What the task requires: Since the listing below shows pictures, leave them out and write out exactly the lines from the line with "2.4 AM Voltage Distribution and Analysis" to the line with "the repetition rate", both included, and no others.

Data shown:
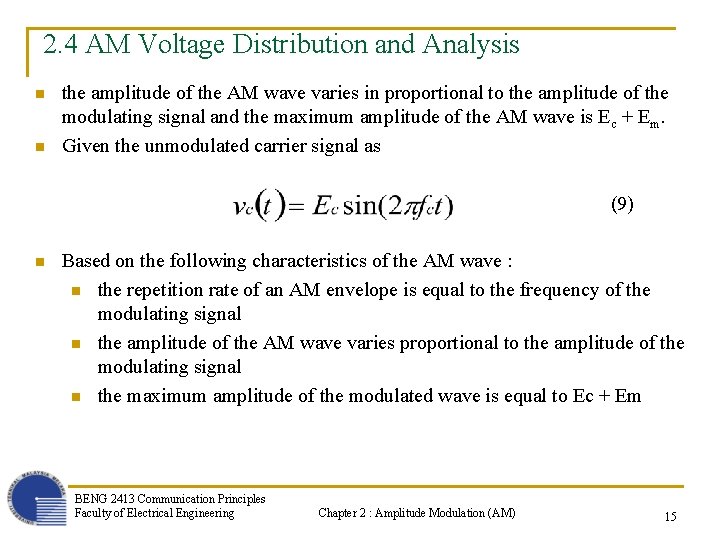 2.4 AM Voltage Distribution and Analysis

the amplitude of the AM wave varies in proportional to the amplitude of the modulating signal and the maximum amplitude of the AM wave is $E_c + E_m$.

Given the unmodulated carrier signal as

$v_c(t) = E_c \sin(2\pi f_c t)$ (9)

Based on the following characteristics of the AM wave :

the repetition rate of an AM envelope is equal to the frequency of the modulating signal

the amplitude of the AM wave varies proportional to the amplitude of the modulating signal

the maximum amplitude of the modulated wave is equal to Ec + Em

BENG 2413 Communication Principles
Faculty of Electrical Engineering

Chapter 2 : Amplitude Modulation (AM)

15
...
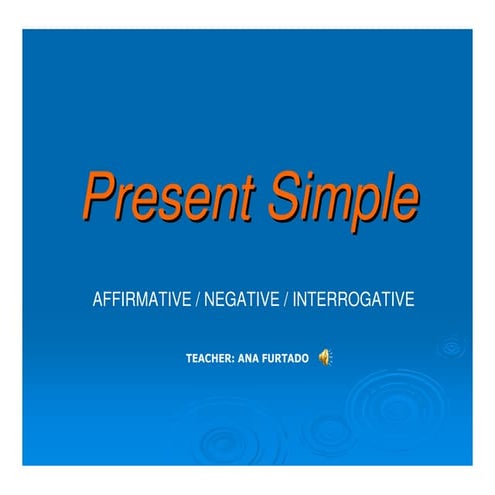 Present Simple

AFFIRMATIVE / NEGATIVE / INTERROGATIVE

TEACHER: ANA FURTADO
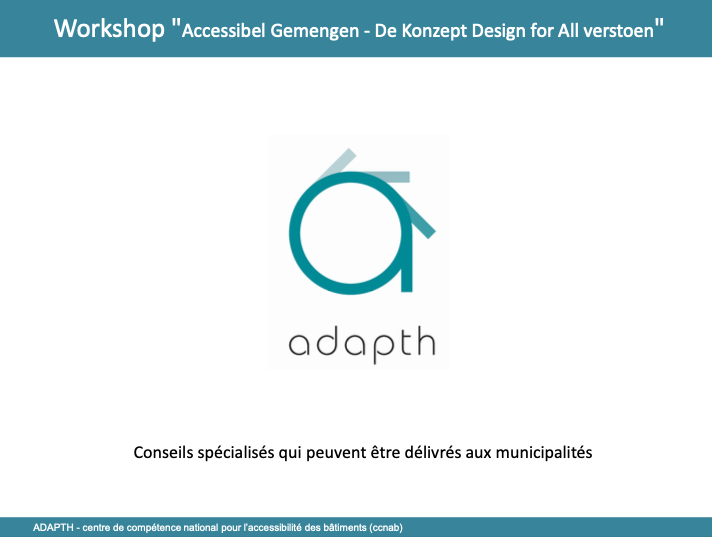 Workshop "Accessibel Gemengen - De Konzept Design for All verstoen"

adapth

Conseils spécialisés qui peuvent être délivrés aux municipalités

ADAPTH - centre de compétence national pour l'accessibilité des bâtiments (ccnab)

Task solution:
 2.4 AM Voltage Distribution and Analysis

the amplitude of the AM wave varies in proportional to the amplitude of the modulating signal and the maximum amplitude of the AM wave is $E_c + E_m$.

Given the unmodulated carrier signal as

$v_c(t) = E_c \sin(2\pi f_c t)$ (9)

Based on the following characteristics of the AM wave :

the repetition rate of an AM envelope is equal to the frequency of the modulating signal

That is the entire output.